Dejar de ser perfectas

Debemos dejar de controlarlo todo, de estresarnos por ser perfectas. Si lo nuestro son los hijos, pues nos preocupamos de los hijos y nos hacemos las débiles con las demás tareas. Sería fantástico atender a los niños en sus juegos al salir de clase, llevarles al parque o preparar un trabajo escolar en la biblioteca, con la seguridad de que cuando lleguemos a casa estará todo bien organizado. Madre, significa madre, y de eso sabemos mucho. Todo lo demás son tareas que nos han cargado a los hombros en el devenir de los siglos.

De este modo, si sólo o casi exclusivamente nos ocupáramos de los hijos, llegado el día de la separación o el divorcio apenas habría reproches. A la hora de hacer balance, habríamos dado la misma cantidad que después recibiríamos. Sucede que, en la actualidad, la mujer se lamenta y se queja de que “después de lo que he trabajado para mantener el hogar y la prole, y ahora que los hijos ya se han independizado y podríamos llevar una apacible vida con mi marido, éste me abandona y se va a vivir con una chica veinte años más joven”.

El timo de ser esposa y madre

Cuando llega el divorcio, la esposa siente que la han timado. Un engaño en toda regla. En su casa y la sociedad entera la prepararon para este batacazo, pero sin que se lo contasen. Ella esperaba recibir el mismo porcentaje de dedicación que había aportado al hogar, pero resulta que al final de la cuenta los números estaban en rojo. En negativo. “No puede ser”, se lamenta. “Yo aporté un gran capital”.

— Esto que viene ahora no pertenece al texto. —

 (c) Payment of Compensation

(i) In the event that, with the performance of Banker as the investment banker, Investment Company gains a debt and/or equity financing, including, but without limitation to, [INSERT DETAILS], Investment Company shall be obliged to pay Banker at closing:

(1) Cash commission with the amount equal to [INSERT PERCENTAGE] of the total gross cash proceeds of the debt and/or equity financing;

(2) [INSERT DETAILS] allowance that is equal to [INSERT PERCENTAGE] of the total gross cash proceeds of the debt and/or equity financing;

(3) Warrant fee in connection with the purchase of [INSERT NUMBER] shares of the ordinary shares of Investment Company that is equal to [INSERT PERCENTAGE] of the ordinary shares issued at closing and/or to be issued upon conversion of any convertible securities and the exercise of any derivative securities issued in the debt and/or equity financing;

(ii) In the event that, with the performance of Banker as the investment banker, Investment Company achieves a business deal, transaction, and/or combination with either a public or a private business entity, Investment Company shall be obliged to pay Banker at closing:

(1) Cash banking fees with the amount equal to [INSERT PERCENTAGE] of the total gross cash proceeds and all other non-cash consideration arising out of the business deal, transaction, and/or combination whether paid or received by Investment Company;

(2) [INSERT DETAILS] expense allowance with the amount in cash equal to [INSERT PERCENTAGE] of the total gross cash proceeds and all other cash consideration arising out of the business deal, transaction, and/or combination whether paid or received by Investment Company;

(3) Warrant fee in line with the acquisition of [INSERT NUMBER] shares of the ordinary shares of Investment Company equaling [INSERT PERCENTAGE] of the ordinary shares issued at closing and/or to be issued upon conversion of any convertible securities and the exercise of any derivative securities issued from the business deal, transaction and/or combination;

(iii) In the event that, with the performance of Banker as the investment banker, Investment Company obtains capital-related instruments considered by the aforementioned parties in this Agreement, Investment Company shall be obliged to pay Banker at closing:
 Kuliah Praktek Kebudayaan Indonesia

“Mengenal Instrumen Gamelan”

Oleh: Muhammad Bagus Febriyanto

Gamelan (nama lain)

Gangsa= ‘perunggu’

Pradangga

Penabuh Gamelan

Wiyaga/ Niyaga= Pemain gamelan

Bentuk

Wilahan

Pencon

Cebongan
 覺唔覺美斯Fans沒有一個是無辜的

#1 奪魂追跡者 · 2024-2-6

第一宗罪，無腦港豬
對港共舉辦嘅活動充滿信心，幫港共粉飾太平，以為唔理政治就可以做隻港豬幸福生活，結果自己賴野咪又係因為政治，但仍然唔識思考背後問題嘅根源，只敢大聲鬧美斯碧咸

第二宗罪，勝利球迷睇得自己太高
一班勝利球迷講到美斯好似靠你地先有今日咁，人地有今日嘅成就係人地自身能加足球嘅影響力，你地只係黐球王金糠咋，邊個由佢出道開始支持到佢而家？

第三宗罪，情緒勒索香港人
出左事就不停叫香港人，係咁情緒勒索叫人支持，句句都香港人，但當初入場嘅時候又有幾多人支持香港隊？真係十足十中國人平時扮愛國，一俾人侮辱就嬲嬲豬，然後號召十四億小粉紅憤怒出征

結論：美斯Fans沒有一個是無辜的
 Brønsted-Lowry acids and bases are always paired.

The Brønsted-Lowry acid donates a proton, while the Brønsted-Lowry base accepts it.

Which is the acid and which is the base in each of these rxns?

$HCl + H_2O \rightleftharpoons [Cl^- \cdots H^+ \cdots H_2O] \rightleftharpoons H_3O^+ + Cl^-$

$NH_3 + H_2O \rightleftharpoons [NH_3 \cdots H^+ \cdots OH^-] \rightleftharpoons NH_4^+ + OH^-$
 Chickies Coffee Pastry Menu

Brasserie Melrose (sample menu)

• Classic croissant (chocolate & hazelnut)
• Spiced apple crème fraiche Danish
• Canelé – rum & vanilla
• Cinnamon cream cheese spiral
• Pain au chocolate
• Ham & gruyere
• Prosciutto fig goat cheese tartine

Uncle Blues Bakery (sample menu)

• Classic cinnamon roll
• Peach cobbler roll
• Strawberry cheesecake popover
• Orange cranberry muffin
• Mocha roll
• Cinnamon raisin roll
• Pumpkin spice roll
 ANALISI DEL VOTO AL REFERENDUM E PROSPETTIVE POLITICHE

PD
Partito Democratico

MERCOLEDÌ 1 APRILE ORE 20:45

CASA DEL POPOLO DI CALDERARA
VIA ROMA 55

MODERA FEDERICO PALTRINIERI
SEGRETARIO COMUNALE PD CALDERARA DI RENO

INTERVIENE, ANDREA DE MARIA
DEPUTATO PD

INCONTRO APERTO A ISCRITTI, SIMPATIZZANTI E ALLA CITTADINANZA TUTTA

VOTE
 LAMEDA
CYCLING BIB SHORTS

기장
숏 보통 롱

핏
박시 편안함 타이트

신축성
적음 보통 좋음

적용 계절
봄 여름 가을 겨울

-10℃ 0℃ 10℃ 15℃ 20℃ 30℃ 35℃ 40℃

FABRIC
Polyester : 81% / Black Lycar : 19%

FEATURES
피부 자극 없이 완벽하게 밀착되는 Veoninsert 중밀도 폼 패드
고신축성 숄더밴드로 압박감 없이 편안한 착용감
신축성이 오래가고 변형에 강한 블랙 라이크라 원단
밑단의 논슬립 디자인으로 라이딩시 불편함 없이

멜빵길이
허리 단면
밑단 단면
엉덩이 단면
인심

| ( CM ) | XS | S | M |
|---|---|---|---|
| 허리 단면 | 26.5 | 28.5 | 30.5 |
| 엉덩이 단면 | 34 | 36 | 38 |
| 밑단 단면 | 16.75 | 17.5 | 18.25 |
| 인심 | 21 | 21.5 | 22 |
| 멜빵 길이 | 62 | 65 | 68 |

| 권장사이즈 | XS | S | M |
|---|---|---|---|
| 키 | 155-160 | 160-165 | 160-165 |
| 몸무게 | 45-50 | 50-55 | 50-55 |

Nadie te enseñó que lo que das tienes que entenderlo como un regalo, algo que se ofrece gratuitamente. Si te excedes en dar, no esperes recibir la misma cantidad o en la misma proporción. El amor va por otros caminos, no entiende de sumas ni restas. Cada cual da lo que quiere o lo que le solicitan y acepta. Cuando se acaba el amor, o alguien de la pareja se enamora y desea cortar la vida en común, no tiene apenas ningún peso el sacrificio que hayas invertido en la empresa de tipo familiar, el hogar, la pareja y los hijos. Todo se queda en casi nada, en algo del pasado.

En la puerta del juzgado oirás decir a tu ex: “Yo no se lo pedí. Creí que era lo que ella deseaba. Nunca lo hablamos. Dimos por sentado que ella se ocupaba de todo y yo sólo ayudaba”.